D:\Python27\python.exe D:/PycharmProjects/sparkdemo/src/main/python/SparkDemo.py
Using Spark’s default log4j profile: org/apache/spark/log4j-defaults.properties
17/11/23 08:32:15 INFO SparkContext: Running Spark version 1.6.3
17/11/23 08:32:15 WARN NativeCodeLoader: Unable to load native-hadoop library for your platform… using builtin-java classes where applicable
17/11/23 08:32:15 ERROR Shell: Failed to locate the winutils binary in the hadoop binary path
java.io.IOException: Could not locate executable C:\winutils\bin\bin\winutils.exe in the Hadoop binaries.
at org.apache.hadoop.util.Shell.getQualifiedBinPath(Shell.java:355)
at org.apache.hadoop.util.Shell.getWinUtilsPath(Shell.java:370)
at org.apache.hadoop.util.Shell.(Shell.java:363)
at org.apache.hadoop.util.StringUtils.(StringUtils.java:79)
at org.apache.hadoop.security.Groups.parseStaticMapping(Groups.java:104)
at org.apache.hadoop.security.Groups.(Groups.java:86)
at org.apache.hadoop.security.Groups.(Groups.java:66)
at org.apache.hadoop.security.Groups.getUserToGroupsMappingService(Groups.java:280)
at org.apache.hadoop.security.UserGroupInformation.initialize(UserGroupInformation.java:271)
at org.apache.hadoop.security.UserGroupInformation.ensureInitialized(UserGroupInformation.java:248)
at org.apache.hadoop.security.UserGroupInformation.loginUserFromSubject(UserGroupInformation.java:763)
at org.apache.hadoop.security.UserGroupInformation.getLoginUser(UserGroupInformation.java:748)
at org.apache.hadoop.security.UserGroupInformation.getCurrentUser(UserGroupInformation.java:621)
at org.apache.spark.util.Utils$$anonfun$getCurrentUserName$1.apply(Utils.scala:2214)
at org.apache.spark.util.Utils$$anonfun$getCurrentUserName$1.apply(Utils.scala:2214)
at scala.Option.getOrElse(Option.scala:120)
at org.apache.spark.util.Utils$.getCurrentUserName(Utils.scala:2214)
at org.apache.spark.SparkContext.(SparkContext.scala:322)
at org.apache.spark.api.java.JavaSparkContext.(JavaSparkContext.scala:59)
at sun.reflect.NativeConstructorAccessorImpl.newInstance0(Native Method)
at sun.reflect.NativeConstructorAccessorImpl.newInstance(Unknown Source)
at sun.reflect.DelegatingConstructorAccessorImpl.newInstance(Unknown Source)
at java.lang.reflect.Constructor.newInstance(Unknown Source)
at py4j.reflection.MethodInvoker.invoke(MethodInvoker.java:234)
at py4j.reflection.ReflectionEngine.invoke(ReflectionEngine.java:381)
at py4j.Gateway.invoke(Gateway.java:214)
at py4j.commands.ConstructorCommand.invokeConstructor(ConstructorCommand.java:79)
at py4j.commands.ConstructorCommand.execute(ConstructorCommand.java:68)
at py4j.GatewayConnection.run(GatewayConnection.java:209)
at java.lang.Thread.run(Unknown Source)
17/11/23 08:32:15 INFO SecurityManager: Changing view acls to: karth
17/11/23 08:32:15 INFO SecurityManager: Changing modify acls to: karth

I had set the bove Env variable once by mistake with additional bin directory. Even though I changed them back still windows is looking into that location.

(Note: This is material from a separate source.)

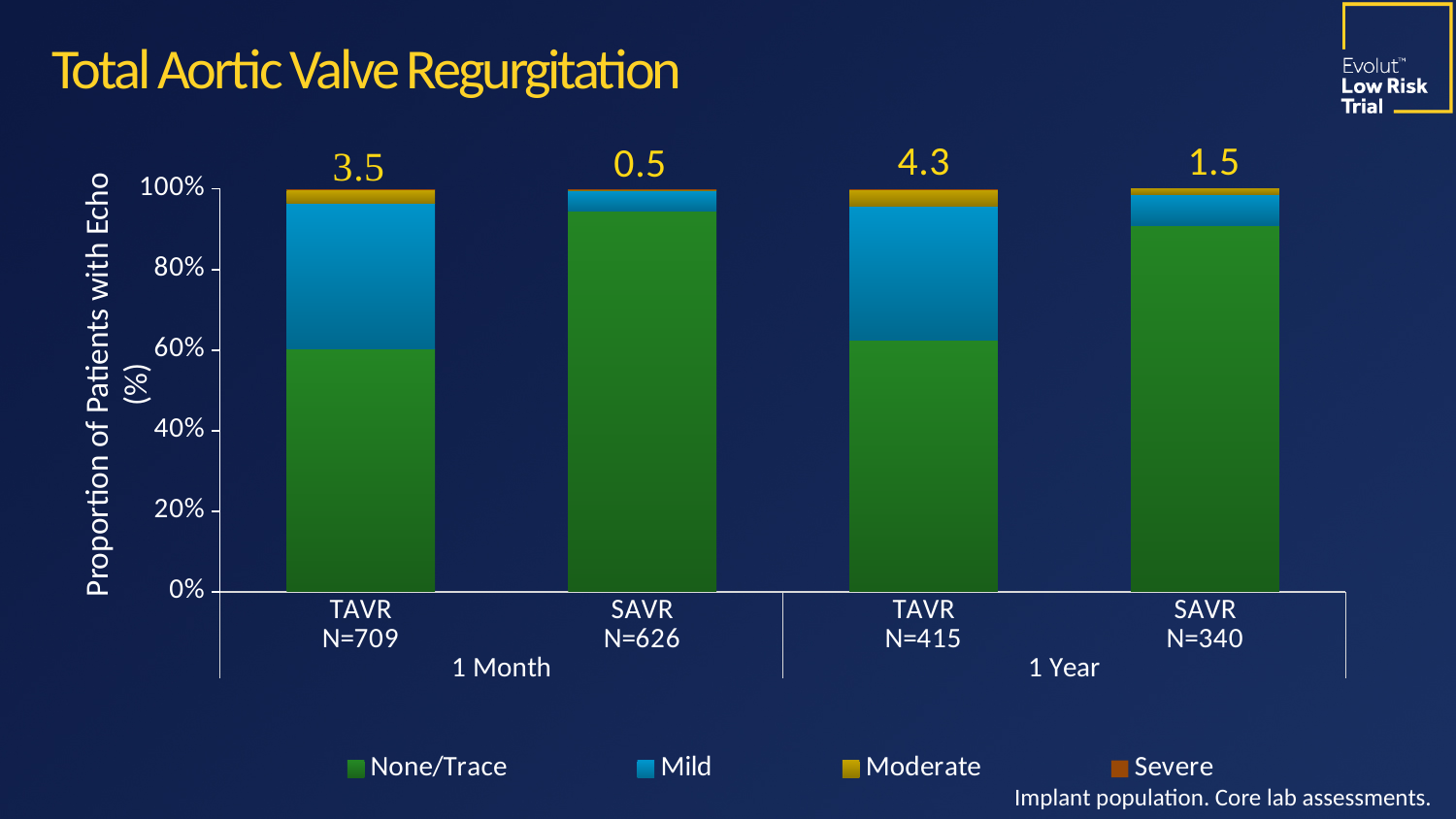
Which bar has the lowest value printed above it? SAVR N=626 (1 Month) How many series does the legend list? 4 What is the difference between the values printed above the TAVR bars at 1 Year and at 1 Month? 0.8 Is the None/Trace proportion for SAVR at 1 Month greater or less than 80%? greater What value is printed above the TAVR N=415 bar at 1 Year? 4.3 What value is printed above the SAVR N=340 bar at 1 Year? 1.5 What value is printed above the TAVR N=709 bar at 1 Month? 3.5 Which has a larger Mild segment at 1 Month, TAVR or SAVR? TAVR Which bar has the highest value printed above it? TAVR N=415 (1 Year) What kind of chart is shown on the slide? Stacked bar chart What value is printed above the SAVR N=626 bar at 1 Month? 0.5 Is the None/Trace proportion for TAVR at 1 Year greater or less than 80%? less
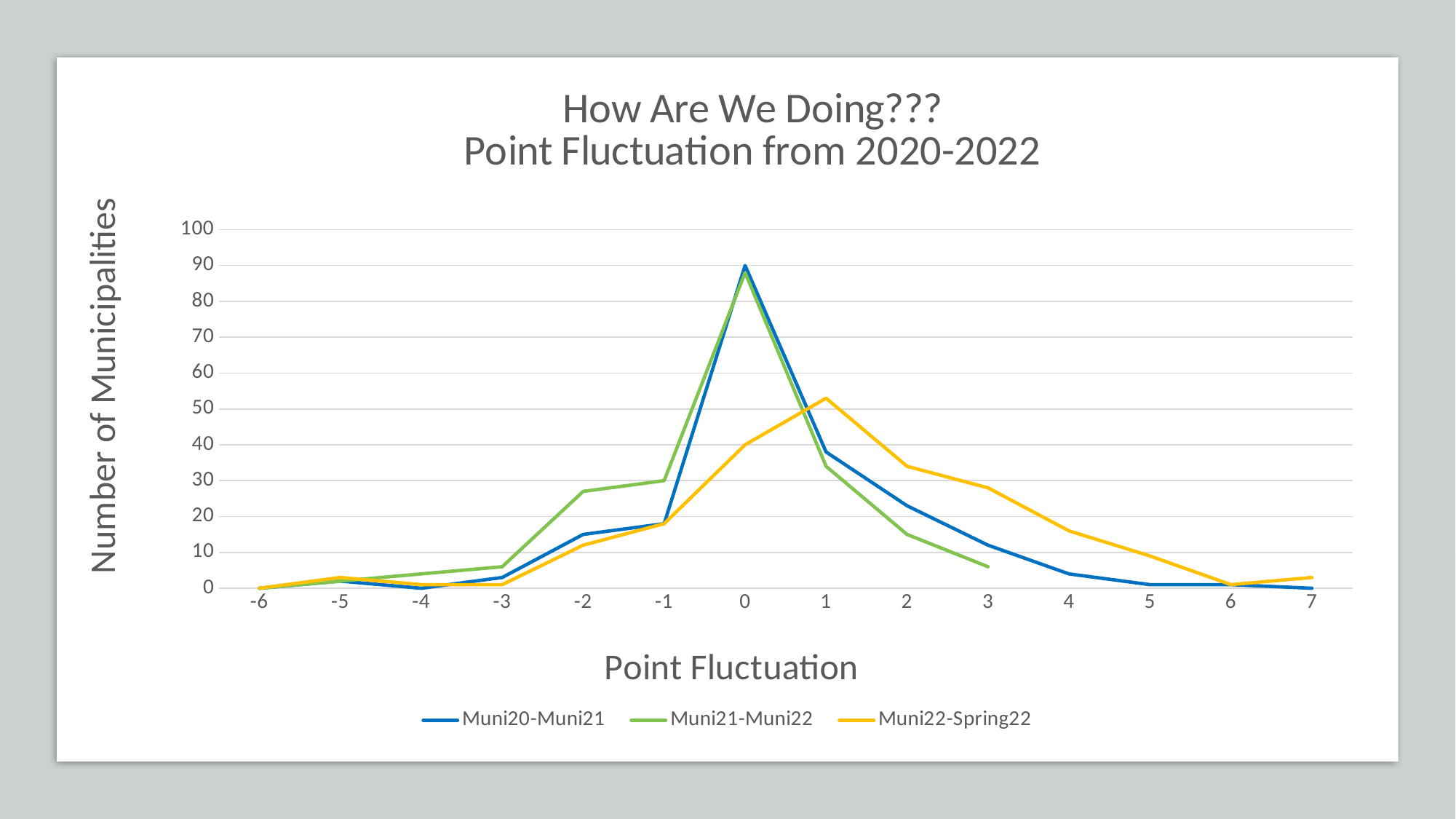
At which point fluctuation does the Muni20-Muni21 series reach its highest value? 0 What is the title of the y axis? Number of Municipalities Is the value for Muni22-Spring22 at point fluctuation 1 greater or less than 60? less At which point fluctuation does the Muni22-Spring22 series reach its highest value? 1 Is the value for Muni20-Muni21 at point fluctuation 0 greater or less than 80? greater At point fluctuation -2, which series has the larger value: Muni21-Muni22 or Muni20-Muni21? Muni21-Muni22 How many point fluctuation categories are shown on the x axis? 14 Is the value for Muni21-Muni22 at point fluctuation 2 greater or less than 20? less At point fluctuation 1, which series has the larger value: Muni22-Spring22 or Muni20-Muni21? Muni22-Spring22 What kind of chart is shown on the slide? line chart Does the Muni20-Muni21 series rise or fall from point fluctuation 0 to 7? fall How many series does the legend list? 3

After placing winutil.exe in ‘C:\winutils\bin\bin’ . It is working as expected.

Please note all my Environment variables are pointing to “C:\winutils\bin\winutils.exe” but hadoop binaries are looking into the different directory.

Now this issue is fixed and i am able to execute Spark code through pycharm and pyspark without any error.

Thanks
Karthick.


#3

Can you paste new environment variables and PATH variables screenshot.